> Data listing:

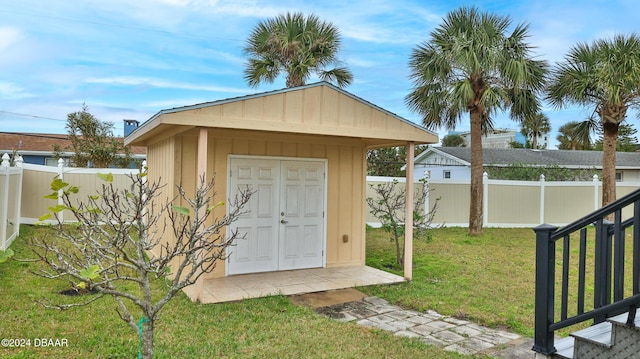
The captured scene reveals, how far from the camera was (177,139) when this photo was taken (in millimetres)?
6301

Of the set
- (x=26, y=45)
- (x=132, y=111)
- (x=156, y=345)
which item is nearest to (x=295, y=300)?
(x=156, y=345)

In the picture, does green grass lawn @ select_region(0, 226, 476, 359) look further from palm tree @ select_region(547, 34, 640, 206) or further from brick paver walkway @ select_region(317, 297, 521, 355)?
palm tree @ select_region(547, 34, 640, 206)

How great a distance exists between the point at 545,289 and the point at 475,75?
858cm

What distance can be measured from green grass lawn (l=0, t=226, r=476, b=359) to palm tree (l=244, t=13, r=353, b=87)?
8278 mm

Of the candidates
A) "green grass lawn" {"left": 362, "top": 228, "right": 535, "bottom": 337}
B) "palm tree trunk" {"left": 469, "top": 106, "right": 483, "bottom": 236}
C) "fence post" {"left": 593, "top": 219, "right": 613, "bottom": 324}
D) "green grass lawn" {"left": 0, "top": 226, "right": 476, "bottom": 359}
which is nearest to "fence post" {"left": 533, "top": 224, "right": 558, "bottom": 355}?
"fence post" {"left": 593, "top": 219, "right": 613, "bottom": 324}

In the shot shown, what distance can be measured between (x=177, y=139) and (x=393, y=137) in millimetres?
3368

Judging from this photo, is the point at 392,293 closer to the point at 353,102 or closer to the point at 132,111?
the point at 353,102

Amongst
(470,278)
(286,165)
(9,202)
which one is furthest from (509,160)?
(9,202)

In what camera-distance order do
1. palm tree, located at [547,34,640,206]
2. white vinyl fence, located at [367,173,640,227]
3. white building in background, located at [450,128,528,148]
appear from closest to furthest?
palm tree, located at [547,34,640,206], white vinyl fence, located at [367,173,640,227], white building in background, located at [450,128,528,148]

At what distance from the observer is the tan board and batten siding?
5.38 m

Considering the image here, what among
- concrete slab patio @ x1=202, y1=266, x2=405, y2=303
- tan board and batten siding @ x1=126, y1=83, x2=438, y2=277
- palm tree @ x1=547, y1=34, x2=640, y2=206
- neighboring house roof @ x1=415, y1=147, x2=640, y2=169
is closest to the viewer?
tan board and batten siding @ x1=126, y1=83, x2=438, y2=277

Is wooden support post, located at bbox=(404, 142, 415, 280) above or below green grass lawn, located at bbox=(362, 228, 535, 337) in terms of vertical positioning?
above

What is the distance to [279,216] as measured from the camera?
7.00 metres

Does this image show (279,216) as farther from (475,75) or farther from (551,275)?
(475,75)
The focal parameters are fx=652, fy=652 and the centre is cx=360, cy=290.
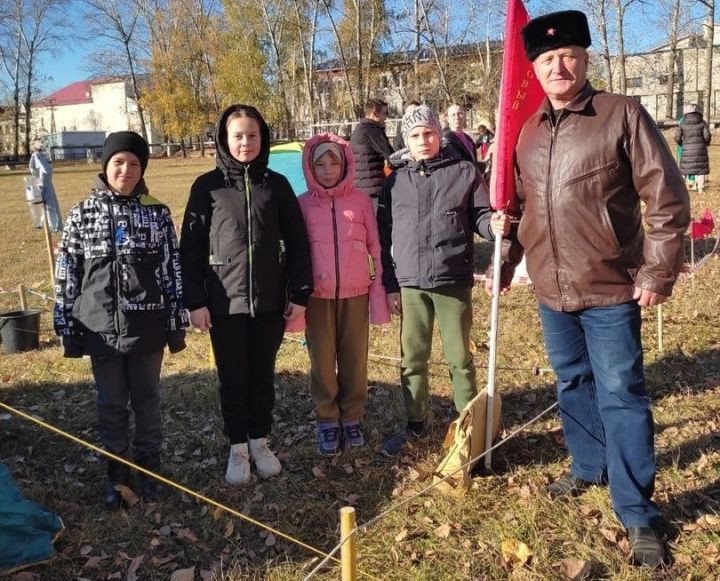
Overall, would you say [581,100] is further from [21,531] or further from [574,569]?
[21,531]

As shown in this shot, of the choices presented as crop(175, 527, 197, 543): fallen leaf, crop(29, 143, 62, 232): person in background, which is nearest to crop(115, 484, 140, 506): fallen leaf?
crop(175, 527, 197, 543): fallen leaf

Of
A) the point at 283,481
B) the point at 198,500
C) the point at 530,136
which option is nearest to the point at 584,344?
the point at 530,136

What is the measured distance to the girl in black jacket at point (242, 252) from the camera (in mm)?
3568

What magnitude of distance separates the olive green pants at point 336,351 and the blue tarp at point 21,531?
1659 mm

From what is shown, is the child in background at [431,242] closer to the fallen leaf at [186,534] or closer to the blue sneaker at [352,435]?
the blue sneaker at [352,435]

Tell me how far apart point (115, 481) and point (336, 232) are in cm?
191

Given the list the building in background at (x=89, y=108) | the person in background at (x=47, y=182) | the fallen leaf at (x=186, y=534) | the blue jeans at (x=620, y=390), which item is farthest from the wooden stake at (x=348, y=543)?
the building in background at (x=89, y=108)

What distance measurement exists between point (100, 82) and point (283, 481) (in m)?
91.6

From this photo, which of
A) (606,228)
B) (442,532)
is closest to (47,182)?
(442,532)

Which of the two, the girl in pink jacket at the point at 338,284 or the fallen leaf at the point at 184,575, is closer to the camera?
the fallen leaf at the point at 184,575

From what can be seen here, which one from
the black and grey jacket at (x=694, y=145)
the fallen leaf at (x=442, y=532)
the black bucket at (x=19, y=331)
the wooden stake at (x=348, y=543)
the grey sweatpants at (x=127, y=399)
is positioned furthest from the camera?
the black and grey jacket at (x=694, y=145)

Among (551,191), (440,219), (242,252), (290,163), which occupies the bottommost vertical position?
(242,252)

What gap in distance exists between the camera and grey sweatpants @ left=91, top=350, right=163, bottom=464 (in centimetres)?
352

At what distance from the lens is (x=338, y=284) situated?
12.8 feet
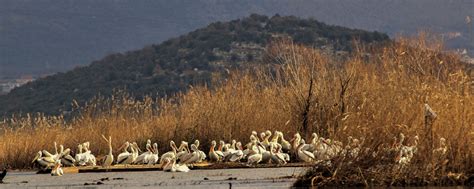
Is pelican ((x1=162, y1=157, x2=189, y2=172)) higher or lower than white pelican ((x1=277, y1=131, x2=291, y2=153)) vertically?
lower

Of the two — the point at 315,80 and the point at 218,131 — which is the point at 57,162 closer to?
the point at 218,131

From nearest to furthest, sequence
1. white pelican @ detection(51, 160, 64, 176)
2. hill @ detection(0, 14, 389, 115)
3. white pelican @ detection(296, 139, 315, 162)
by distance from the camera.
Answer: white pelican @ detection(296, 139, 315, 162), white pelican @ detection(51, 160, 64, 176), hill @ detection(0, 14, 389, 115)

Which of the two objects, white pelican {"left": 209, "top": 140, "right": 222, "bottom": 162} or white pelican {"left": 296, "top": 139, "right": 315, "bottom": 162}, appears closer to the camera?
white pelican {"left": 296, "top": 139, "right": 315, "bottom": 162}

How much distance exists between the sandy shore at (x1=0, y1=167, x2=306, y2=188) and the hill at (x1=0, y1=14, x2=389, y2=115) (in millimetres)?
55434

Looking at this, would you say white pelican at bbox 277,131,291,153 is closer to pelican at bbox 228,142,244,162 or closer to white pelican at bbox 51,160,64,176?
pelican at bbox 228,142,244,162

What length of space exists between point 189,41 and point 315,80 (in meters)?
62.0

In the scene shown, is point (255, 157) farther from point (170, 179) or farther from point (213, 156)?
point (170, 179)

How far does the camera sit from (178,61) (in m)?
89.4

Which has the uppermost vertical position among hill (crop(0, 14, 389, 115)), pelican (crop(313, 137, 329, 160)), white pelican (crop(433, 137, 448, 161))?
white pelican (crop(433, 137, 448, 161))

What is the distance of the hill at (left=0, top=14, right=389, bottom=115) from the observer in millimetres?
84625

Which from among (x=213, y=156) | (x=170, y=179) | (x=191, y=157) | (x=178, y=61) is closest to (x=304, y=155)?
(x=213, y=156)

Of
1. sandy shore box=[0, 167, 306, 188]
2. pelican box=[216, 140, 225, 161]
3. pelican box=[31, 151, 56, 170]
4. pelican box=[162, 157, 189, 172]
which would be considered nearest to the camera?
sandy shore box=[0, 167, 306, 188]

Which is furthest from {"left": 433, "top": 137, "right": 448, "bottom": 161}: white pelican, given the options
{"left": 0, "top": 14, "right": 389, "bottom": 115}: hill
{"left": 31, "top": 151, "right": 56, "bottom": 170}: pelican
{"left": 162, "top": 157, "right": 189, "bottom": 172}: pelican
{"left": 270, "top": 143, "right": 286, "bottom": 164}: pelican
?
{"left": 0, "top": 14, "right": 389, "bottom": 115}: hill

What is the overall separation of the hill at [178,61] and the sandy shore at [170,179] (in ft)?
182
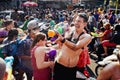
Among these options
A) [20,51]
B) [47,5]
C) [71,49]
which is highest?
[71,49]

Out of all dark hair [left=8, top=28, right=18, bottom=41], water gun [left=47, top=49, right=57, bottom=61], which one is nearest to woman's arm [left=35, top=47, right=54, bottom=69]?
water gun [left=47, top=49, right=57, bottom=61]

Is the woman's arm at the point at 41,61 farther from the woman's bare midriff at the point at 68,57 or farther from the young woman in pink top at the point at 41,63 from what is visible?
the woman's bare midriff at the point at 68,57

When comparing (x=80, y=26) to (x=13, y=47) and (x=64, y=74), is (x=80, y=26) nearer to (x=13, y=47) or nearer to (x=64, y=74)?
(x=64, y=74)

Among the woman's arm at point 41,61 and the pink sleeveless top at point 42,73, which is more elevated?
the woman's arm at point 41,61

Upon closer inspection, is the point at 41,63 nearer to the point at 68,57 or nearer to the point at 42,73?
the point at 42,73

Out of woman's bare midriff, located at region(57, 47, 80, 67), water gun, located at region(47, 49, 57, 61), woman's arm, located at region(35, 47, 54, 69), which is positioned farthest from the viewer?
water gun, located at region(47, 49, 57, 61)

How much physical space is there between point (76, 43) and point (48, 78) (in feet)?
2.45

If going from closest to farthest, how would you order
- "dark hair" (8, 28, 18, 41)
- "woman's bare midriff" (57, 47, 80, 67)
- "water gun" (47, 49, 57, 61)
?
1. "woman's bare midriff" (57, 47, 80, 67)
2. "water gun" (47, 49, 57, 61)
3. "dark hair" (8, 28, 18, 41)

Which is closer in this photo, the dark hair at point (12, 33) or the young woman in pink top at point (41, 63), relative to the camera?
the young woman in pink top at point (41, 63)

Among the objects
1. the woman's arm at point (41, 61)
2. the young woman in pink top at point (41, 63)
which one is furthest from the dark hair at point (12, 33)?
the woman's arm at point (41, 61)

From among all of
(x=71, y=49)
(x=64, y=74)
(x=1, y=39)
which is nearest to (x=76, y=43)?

---

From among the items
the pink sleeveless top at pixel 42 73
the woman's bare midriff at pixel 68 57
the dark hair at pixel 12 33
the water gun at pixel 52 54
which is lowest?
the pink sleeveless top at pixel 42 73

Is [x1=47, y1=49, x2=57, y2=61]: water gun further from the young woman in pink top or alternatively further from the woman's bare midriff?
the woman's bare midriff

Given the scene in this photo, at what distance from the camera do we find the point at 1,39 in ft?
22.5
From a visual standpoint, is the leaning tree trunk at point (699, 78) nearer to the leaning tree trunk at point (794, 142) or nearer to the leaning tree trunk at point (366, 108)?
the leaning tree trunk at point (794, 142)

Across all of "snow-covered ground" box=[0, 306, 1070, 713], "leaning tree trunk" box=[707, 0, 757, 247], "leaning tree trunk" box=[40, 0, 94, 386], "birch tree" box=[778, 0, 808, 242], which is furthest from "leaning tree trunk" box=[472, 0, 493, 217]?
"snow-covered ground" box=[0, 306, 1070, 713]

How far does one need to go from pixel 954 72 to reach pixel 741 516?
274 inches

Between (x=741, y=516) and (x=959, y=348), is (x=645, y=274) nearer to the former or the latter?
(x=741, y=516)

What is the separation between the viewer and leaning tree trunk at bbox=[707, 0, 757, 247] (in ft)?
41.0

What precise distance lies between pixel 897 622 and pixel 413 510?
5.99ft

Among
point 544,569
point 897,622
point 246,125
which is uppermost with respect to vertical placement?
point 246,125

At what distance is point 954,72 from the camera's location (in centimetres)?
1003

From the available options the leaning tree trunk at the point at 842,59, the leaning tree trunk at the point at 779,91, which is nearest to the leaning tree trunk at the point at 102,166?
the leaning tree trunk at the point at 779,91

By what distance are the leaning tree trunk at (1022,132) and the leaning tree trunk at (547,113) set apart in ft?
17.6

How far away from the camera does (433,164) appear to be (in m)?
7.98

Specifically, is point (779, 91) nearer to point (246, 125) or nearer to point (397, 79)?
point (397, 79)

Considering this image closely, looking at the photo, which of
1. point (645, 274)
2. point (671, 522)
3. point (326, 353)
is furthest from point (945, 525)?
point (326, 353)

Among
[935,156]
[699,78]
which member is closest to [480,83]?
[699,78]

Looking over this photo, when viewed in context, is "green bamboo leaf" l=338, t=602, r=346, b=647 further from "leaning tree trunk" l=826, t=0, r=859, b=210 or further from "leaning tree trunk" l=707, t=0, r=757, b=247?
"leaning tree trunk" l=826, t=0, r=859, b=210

> TASK PROMPT: Can you copy out the stretch of the material above from the line containing "Tell me how" through the line containing "Answer: white pelican", word for word and with the pictures left out?

> SOLUTION TO THIS TASK:
Tell me how far apart point (115, 481) and point (336, 232) are in cm?
191

Given the list the building in background at (x=89, y=108) | the person in background at (x=47, y=182) | the fallen leaf at (x=186, y=534) | the blue jeans at (x=620, y=390), which item is farthest from the wooden stake at (x=348, y=543)?
the building in background at (x=89, y=108)

What distance measurement exists between point (100, 82) and point (283, 481) (in m)?
91.6

From this photo, which of
A) (606,228)
B) (442,532)
is closest to (47,182)?
(442,532)

Which of the two, the girl in pink jacket at the point at 338,284 or the fallen leaf at the point at 184,575, is closer to the camera?
the fallen leaf at the point at 184,575

From what can be seen here, which one from
the black and grey jacket at (x=694, y=145)
the fallen leaf at (x=442, y=532)
the black bucket at (x=19, y=331)
the wooden stake at (x=348, y=543)
the grey sweatpants at (x=127, y=399)
is positioned furthest from the camera?
the black and grey jacket at (x=694, y=145)

Among (551,191), (440,219), (242,252), (290,163), which occupies the bottommost vertical position?
(242,252)

What gap in distance exists between the camera and grey sweatpants @ left=91, top=350, right=163, bottom=464 (in centimetres)?
352

At what distance from the lens is (x=338, y=284) situated?
12.8 feet
Is pelican ((x1=162, y1=157, x2=189, y2=172)) higher or lower than white pelican ((x1=277, y1=131, x2=291, y2=153)) vertically?
lower

Of the two — the point at 315,80 and the point at 218,131 — which is the point at 57,162 closer to?
the point at 218,131

From nearest to furthest, sequence
1. white pelican @ detection(51, 160, 64, 176)
2. hill @ detection(0, 14, 389, 115)
3. white pelican @ detection(296, 139, 315, 162)
by distance from the camera.
Answer: white pelican @ detection(296, 139, 315, 162), white pelican @ detection(51, 160, 64, 176), hill @ detection(0, 14, 389, 115)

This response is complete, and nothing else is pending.